The only point of disagreement between these two reviews is, How easily can you lead this caravan to your table? Alexander: “Despite how fresh and unique and deep the Ultraviolet Grasslands are, I nevertheless feel I could sit down and start playing this with little more effort than any other game of D&D. [..] Perhaps it’s because Rejec encapsulates so much of the setting into immediately utilitarian elements (like equipment lists) that the players will engage with in play, while making the discovery of the rest of the setting de rigeur the object of play itself. Whatever the case, what Ultraviolet Grasslands overwhelmingly instills in me is a sense of not only how gameable it is, but how much I want to game it right now.”

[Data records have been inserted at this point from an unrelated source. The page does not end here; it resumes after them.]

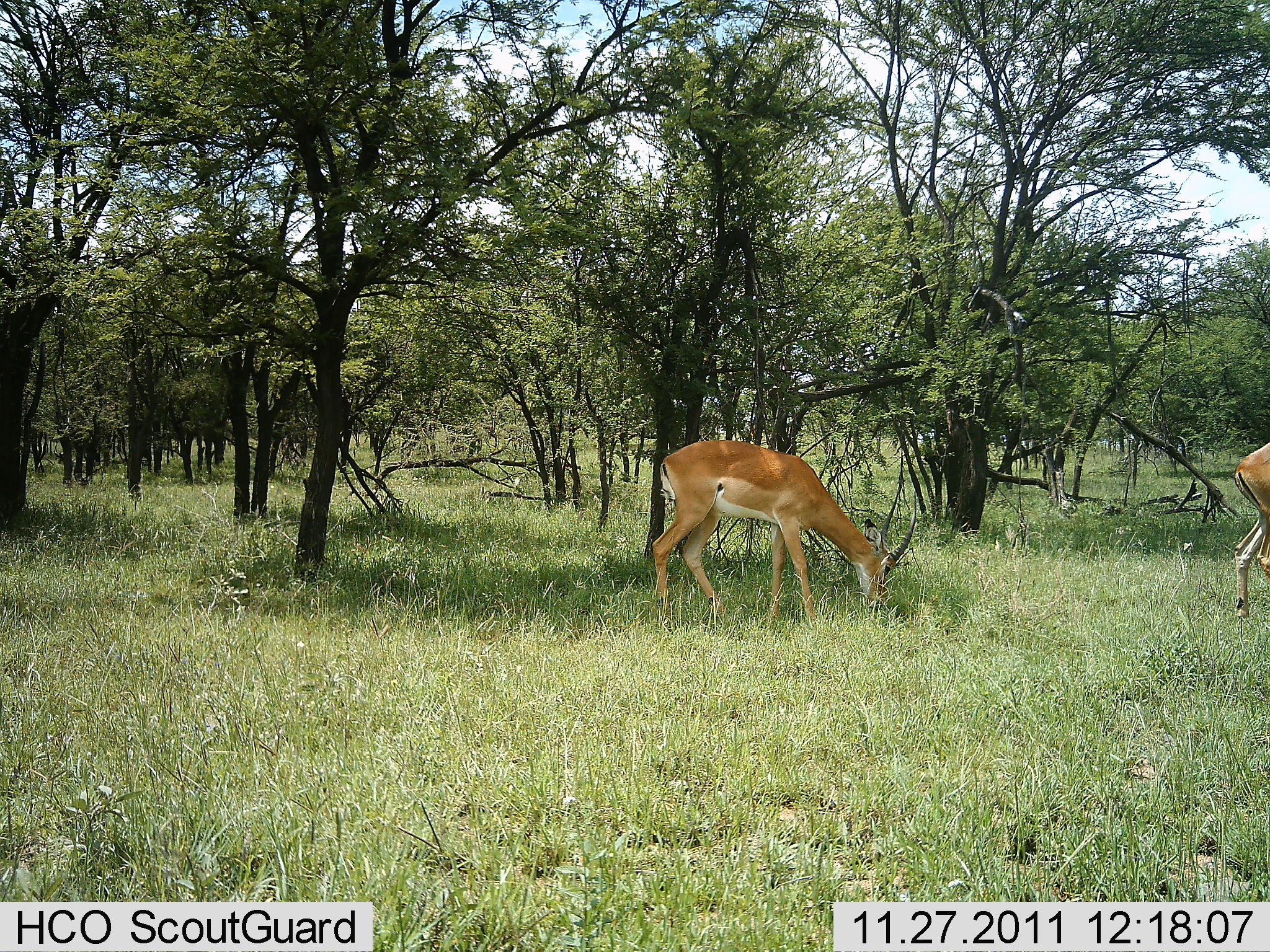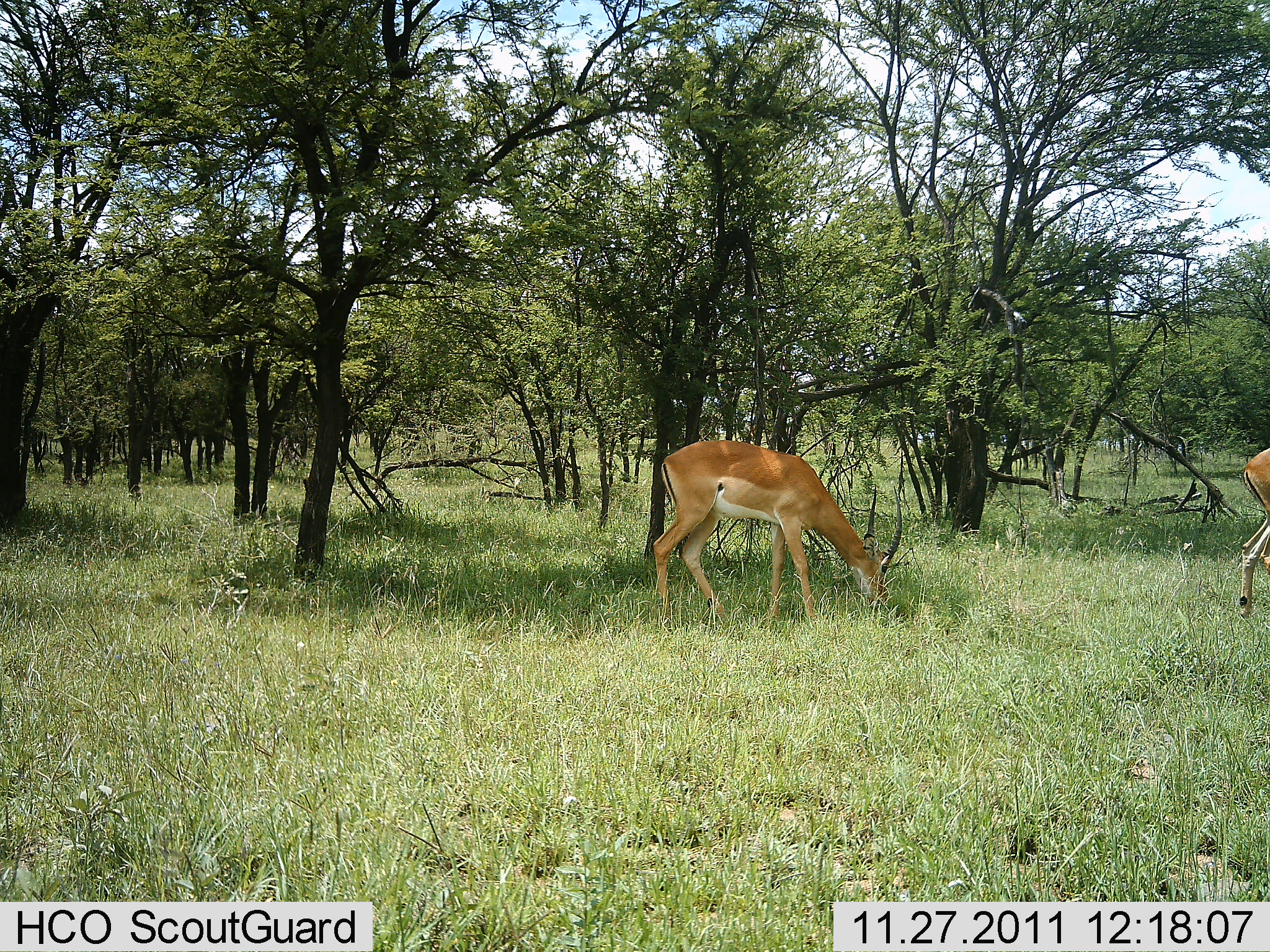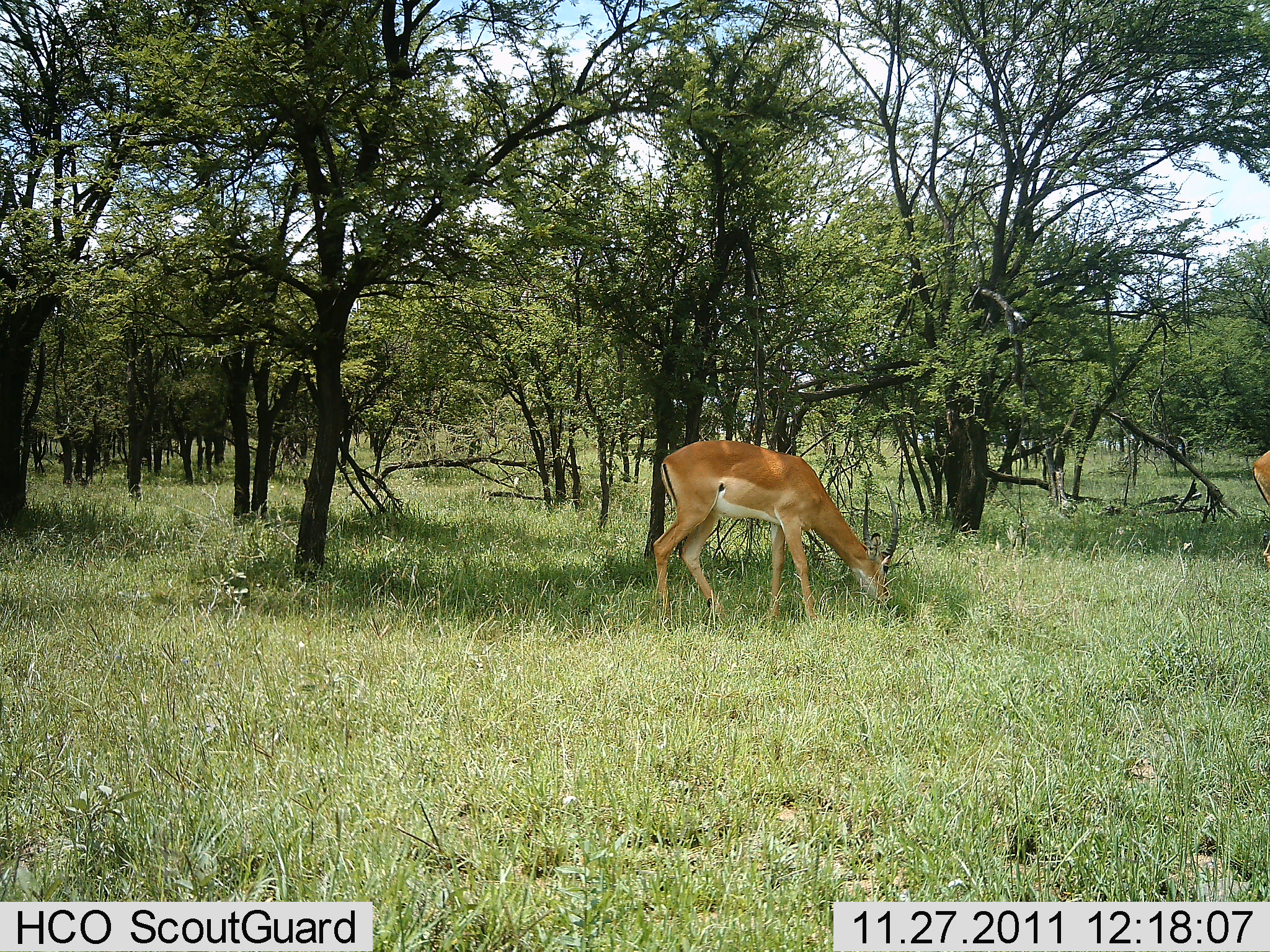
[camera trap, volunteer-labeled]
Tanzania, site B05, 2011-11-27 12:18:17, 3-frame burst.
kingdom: Animalia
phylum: Chordata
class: Mammalia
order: Artiodactyla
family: Bovidae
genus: Aepyceros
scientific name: Aepyceros melampus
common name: impala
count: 2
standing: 30%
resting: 0%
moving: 10%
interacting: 0%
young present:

On the other hand, Rossignol: “UVG would take me, as a GM, serious work to get to the table. And serious work at the table. Many of the descriptions of people, things, creatures, and locations are hugely poetic and beautiful, evocative and eerie. There’s a lot of language here. But there’s a clear challenge to a GM to do the heavy lifting to transform those colorful strings into the meat and skeleton of a coherent campaign. […] I personally would happily wander in an improvised meander through these strange gardens of thought. But at the same time, I wonder whether my players would buy in without the pressure and drama other game setups provide. I personally adore watching psychedelic movies in which nothing really happens, but it’s hard to recommend them to other people. I think that’s what I’d be selling here.”
This new Ultraviolet Grasslands Bundle presented the entire UVG line to date, plus an array of Luka Rejec’s other creative effusions, for an unbeatable bargain price. There were seven titles in our UVG Collection (retail value $81) as DRM-free .PDF ebooks, including the complete 2022 Ultraviolet Grasslands and the Black City campaign setting, along with the 2020 UVG First Edition (previously in our November 2021 Cornucopia 9); the Synthetic Dream Machine rules and the SDM spellbook Magitecnica; the UVG creature generator Zoa of the Vastlands; the Zardoz-inspired adventure Rrypo: Get a Head; and the one-shot horror adventure Let Us In.